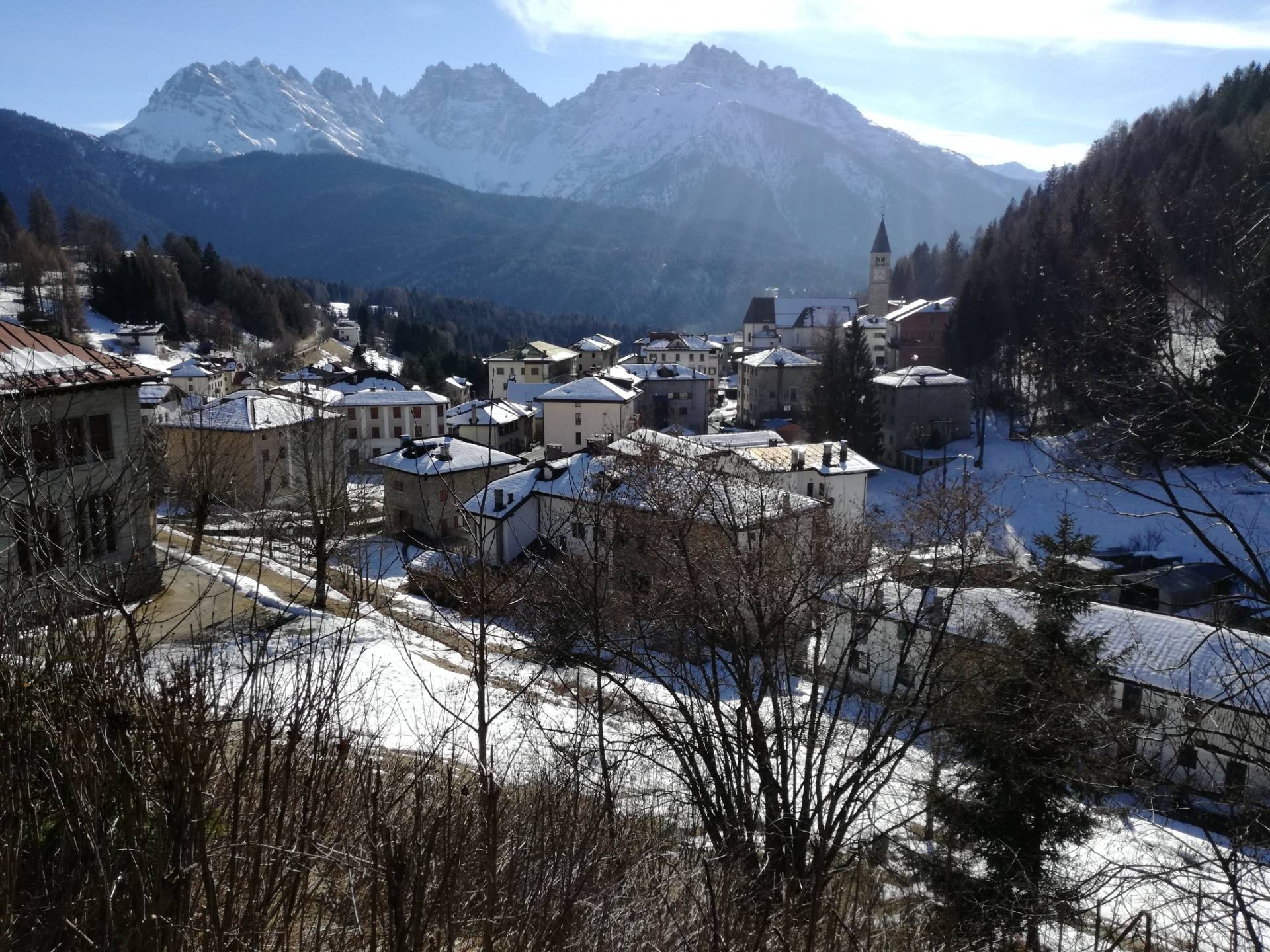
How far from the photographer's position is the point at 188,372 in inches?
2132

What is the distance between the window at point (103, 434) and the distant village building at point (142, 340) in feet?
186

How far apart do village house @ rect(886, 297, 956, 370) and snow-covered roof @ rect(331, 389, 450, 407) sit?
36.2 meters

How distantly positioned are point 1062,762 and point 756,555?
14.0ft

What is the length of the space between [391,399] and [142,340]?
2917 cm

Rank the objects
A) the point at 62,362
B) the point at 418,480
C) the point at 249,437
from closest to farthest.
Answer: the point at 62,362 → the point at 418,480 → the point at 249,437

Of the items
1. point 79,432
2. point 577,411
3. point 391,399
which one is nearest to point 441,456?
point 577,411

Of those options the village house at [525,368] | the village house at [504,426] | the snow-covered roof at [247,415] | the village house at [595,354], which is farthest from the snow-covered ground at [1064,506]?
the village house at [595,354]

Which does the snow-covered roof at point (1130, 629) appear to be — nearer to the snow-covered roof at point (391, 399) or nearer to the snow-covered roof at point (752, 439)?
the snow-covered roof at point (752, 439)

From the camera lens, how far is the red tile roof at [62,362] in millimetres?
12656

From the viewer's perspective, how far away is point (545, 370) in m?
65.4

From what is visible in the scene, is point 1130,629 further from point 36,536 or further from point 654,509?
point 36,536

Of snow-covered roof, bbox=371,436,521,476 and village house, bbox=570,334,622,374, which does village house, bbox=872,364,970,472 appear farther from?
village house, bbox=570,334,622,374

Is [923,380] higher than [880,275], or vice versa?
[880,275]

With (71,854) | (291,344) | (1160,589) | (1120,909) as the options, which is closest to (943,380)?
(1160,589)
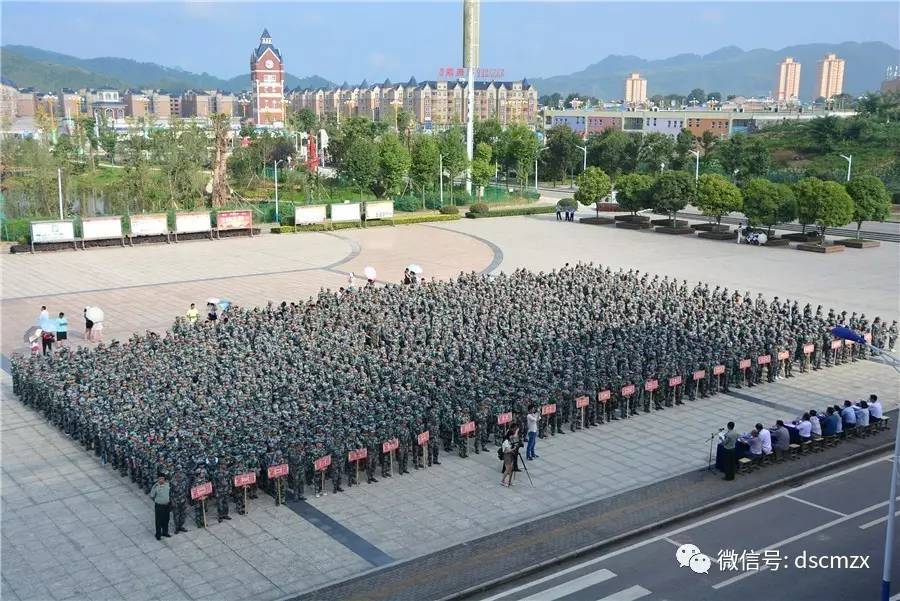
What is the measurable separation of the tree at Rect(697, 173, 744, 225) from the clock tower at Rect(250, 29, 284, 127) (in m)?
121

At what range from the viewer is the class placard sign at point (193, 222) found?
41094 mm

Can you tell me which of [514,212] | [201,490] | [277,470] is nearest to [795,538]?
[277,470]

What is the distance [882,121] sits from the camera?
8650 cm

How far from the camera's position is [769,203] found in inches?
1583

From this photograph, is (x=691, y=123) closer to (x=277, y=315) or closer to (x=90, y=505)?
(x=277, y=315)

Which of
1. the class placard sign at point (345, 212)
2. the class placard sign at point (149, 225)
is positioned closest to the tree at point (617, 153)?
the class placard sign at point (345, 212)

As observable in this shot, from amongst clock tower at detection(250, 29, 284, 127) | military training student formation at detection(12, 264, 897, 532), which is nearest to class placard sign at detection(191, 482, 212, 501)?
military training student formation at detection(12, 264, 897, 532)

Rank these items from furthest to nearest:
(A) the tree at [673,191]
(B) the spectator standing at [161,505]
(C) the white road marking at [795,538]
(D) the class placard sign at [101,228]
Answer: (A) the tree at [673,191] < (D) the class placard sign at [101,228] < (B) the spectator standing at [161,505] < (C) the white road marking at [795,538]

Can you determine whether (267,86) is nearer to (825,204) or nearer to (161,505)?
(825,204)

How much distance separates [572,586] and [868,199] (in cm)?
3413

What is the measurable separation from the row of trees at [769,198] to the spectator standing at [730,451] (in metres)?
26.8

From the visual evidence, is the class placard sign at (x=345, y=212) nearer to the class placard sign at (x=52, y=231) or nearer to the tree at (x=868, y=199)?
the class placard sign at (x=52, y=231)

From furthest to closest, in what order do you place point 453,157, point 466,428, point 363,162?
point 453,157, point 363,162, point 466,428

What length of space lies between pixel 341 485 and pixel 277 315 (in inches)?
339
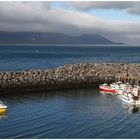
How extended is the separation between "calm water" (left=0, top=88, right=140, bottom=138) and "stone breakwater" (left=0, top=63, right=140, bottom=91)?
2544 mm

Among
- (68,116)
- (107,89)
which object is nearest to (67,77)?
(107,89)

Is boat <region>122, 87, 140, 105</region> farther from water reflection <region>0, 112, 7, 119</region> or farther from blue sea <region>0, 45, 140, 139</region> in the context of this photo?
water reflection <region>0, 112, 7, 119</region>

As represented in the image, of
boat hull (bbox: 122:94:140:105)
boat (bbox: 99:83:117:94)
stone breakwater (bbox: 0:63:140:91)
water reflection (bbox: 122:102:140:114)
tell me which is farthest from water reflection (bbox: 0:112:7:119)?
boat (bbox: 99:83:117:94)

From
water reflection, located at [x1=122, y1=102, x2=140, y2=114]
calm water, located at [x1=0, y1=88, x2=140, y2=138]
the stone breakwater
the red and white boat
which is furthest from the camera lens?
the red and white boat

***

■ Stated problem: Switch "photographer's position" to "camera position" throughout the rows above, leaving all other wording unchanged, and reproduce the rows without the pictures.

■ Result of this task:
How far from the camera position is the point at 188,372 in inches?
2132

What is the distance between the window at point (103, 434) and the distant village building at point (142, 340) in feet?
186

How far apart do village house @ rect(886, 297, 956, 370) and snow-covered roof @ rect(331, 389, 450, 407) sit?
36.2 meters

How distantly positioned are point 1062,762 and point 756,555?
14.0ft

What is the length of the space between [391,399] and [142,340]?
2917 cm

Rank the objects
A) the point at 62,362
B) the point at 418,480
C) the point at 249,437
from closest to farthest.
Answer: the point at 62,362 → the point at 418,480 → the point at 249,437

Of the items
1. point 79,432
2. point 577,411
3. point 391,399
which one is nearest to point 441,456?
point 577,411

Of those options the village house at [525,368] | the village house at [504,426] | the snow-covered roof at [247,415] | the village house at [595,354], which is farthest from the snow-covered ground at [1064,506]?
the village house at [595,354]

Which does the snow-covered roof at point (1130, 629) appear to be — nearer to the snow-covered roof at point (391, 399) or nearer to the snow-covered roof at point (752, 439)?
the snow-covered roof at point (752, 439)

From the camera lens, how far is the red tile roof at [62,362] in millimetres?
12656

From the viewer's perspective, how far away is point (545, 370) in m?
65.4

From what is visible in the scene, is point 1130,629 further from point 36,536 or further from point 654,509?
point 36,536

Of snow-covered roof, bbox=371,436,521,476 and village house, bbox=570,334,622,374, which does village house, bbox=872,364,970,472 appear farther from?
village house, bbox=570,334,622,374

Is [923,380] higher than [880,275], or vice versa?
[880,275]

With (71,854) | (291,344) | (1160,589) | (1120,909) as the options, which is closest to (943,380)?
(1160,589)
What is the measurable separation of the tree at Rect(697, 173, 744, 225) from the clock tower at Rect(250, 29, 284, 127) (in m)?
121

At what range from the viewer is the class placard sign at point (193, 222) found?
41094 mm

Can you tell me which of [514,212] | [201,490] | [277,470] is nearest to [795,538]?
[277,470]

What is the distance [882,121] sits from the camera?
8650 cm

How far from the camera's position is [769,203] found in inches?
1583

From this photograph, is (x=691, y=123) closer to (x=277, y=315) or closer to (x=90, y=505)?
(x=277, y=315)

Which of
1. the class placard sign at point (345, 212)
2. the class placard sign at point (149, 225)
is positioned closest to the tree at point (617, 153)?
the class placard sign at point (345, 212)

As observable in this shot, from amongst clock tower at detection(250, 29, 284, 127) | military training student formation at detection(12, 264, 897, 532), which is nearest to class placard sign at detection(191, 482, 212, 501)?
military training student formation at detection(12, 264, 897, 532)

Rank these items from furthest to nearest:
(A) the tree at [673,191]
(B) the spectator standing at [161,505]
(C) the white road marking at [795,538]
(D) the class placard sign at [101,228]
Answer: (A) the tree at [673,191] < (D) the class placard sign at [101,228] < (B) the spectator standing at [161,505] < (C) the white road marking at [795,538]

Can you determine whether (267,86) is nearer to (825,204) or nearer to (161,505)?
(825,204)

How much distance separates [572,586] and [868,199] (in cm)?
3413

What is the measurable separation from the row of trees at [769,198] to the spectator standing at [730,451] (in metres)?
26.8

From the visual evidence, is the class placard sign at (x=345, y=212) nearer to the class placard sign at (x=52, y=231) or nearer to the tree at (x=868, y=199)?
the class placard sign at (x=52, y=231)

From furthest to closest, in what order do you place point 453,157, point 466,428, point 363,162?
point 453,157, point 363,162, point 466,428

What length of space lies between pixel 341 485 and pixel 277 315 (in inches)?
339
How extended is the separation between "calm water" (left=0, top=88, right=140, bottom=138) and "stone breakwater" (left=0, top=63, right=140, bottom=91)?
2544 mm

Among
- (68,116)
- (107,89)
which object is nearest to (67,77)?
(107,89)

Is boat <region>122, 87, 140, 105</region> farther from water reflection <region>0, 112, 7, 119</region> or farther from blue sea <region>0, 45, 140, 139</region> in the context of this photo?
water reflection <region>0, 112, 7, 119</region>

As represented in the image, of
boat hull (bbox: 122:94:140:105)
boat (bbox: 99:83:117:94)
stone breakwater (bbox: 0:63:140:91)
water reflection (bbox: 122:102:140:114)
tell me which is farthest from water reflection (bbox: 0:112:7:119)?
boat (bbox: 99:83:117:94)

From
water reflection, located at [x1=122, y1=102, x2=140, y2=114]
calm water, located at [x1=0, y1=88, x2=140, y2=138]
the stone breakwater
the red and white boat
which is furthest from the camera lens?
the red and white boat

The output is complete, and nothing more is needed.